Hasil gambar untuk kayon

Dalam perjalanan menuju tempat kerja, ini adalah hari yang kelabu dan terasa sesak meski mentari telah menampakkan sinarnya yang kekuningan. Nyanyian sinden dalam bis tua ini, pada perjalananku menuju terminal, merasuk telinga. Suara tuanya terdengar merdu mengeja nada yang menggantung. Liriknya sederhana, cenderung bermain-main malah. Entah mengapa terdengar sendu. Mengantarku pada pusaran waktu yang berkelebat. Lapis demi lapis.

Kita hanyalah titah yang menjalani peranan di dunia. Sebuah lakon yang harus kita mainkan dengan sebaik-baiknya. Hidup yang sedemikian rupa, ada yang menjalaninya. Sebagaimana sinden itu yang perlahan mengingatkanku pada novel Ronggeng Dukuh Paruk: wanita itu, Srintil yang tergerus masa. Juga pada Tancep Kayon, dimana wanita-wanitanya bergelut dengan liatnya zaman: bermandi peluh di tengah panas siang yang membakar, kemudian menjelma ratu di malam-malam harinya.
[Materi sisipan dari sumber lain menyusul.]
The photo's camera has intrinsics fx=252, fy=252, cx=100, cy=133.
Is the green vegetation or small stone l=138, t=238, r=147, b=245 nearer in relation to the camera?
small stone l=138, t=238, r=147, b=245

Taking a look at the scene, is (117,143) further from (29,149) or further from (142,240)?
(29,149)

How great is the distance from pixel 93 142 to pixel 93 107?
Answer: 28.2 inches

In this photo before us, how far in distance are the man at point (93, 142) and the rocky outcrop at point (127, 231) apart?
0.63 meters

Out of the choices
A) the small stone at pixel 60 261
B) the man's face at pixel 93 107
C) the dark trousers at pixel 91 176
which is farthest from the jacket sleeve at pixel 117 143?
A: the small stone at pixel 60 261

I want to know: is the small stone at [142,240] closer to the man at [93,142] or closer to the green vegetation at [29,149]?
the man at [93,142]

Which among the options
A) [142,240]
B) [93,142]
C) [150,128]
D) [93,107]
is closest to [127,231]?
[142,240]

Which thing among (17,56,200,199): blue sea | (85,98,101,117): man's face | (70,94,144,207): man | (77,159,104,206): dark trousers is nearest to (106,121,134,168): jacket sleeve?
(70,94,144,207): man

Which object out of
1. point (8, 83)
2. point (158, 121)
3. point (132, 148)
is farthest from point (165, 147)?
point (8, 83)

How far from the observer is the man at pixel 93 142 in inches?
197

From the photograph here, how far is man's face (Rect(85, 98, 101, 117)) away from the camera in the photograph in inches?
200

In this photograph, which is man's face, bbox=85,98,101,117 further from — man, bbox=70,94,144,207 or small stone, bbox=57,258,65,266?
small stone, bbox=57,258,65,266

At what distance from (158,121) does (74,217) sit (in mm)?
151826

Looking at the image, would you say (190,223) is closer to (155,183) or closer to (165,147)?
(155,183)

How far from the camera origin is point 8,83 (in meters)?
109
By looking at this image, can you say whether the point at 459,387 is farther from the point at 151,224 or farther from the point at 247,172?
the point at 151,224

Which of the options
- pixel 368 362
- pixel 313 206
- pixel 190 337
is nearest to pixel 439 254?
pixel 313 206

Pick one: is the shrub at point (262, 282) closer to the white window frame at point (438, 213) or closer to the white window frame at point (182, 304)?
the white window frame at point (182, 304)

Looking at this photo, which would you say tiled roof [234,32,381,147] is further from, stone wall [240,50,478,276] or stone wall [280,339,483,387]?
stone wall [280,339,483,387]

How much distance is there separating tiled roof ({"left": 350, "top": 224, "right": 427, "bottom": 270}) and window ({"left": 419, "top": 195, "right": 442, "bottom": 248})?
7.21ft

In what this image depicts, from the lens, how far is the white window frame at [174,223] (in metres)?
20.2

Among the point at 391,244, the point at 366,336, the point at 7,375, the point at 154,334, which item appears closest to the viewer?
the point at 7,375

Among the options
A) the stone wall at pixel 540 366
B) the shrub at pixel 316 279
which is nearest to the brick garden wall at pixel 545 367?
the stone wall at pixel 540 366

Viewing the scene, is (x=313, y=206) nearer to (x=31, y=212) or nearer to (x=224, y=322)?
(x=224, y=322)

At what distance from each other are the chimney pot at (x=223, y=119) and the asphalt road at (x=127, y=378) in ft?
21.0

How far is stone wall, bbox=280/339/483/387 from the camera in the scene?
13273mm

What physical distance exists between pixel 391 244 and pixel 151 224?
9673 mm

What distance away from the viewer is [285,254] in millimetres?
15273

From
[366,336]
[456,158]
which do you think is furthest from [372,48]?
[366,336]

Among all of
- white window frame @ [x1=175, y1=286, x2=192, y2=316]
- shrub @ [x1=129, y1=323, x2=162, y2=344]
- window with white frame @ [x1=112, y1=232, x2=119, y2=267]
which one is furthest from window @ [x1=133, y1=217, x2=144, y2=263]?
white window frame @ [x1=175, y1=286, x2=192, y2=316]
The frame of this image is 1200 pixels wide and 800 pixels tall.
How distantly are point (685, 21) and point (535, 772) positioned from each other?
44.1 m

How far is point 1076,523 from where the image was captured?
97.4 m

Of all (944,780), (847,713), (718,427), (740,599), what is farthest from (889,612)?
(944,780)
Menjelma ratu-ratu di bawah sorot lampu panggung yang gemerlap. Mereka muncul di hadapanku berdasa-dasa warsa kemudian dalam wujud wanita tua yang luwes ini. Ah, tentu dia (pernah/masih) adalah ratu, entah pada babak mana.
Kita hanyalah titah. Sebagaimana pelaku yang menjalankan perannya. Aku kah si beruntung? dia kah? Pertanyaan yang tidak terjawab. Peran ini telah digariskan. Peran hanya tinggal semata peran. Semua hanyalah peran yang harus dilakonkan sebaik-baiknya.

Kita hanyalah titah. Sebagaimana titah, kita tunduk pada skenario yang digariskan. Menyelami peristiwa demi peristiwa, bergulir mengiring perjalanan masa. Masa-masa yang harus kita habiskan, detik demi detik, saat demi saat, sampai waktu yang telah ditentukan.

Kita adalah titah. Sebagaimana titah, kita belajar. Kadang berlari, kadang tertatih, kadang hilang keseimbangan. Terkadang ingat, terkadang lupa. Lupa bahwa kita semata titah. "Lupa" yang mengiring pada angkuh, pada pergulatan waktu yang tak ada habisnya, pada keterpurukan dan kesedihan. Setelah itu, kita belajar mengingat kembali pada pelajaran awal yang menyertai kemunculan manusia: bahwa kita semata titah.

Sebagaimana titah, peranku datang begitu saja. Tanpa memilah, tanpa memilih. Tiba-tiba aku telah masuk ke dalamnya. Sebagaimana aku yang duduk di dalam bis tua ini, tidak tahu apa yang akan terjadi.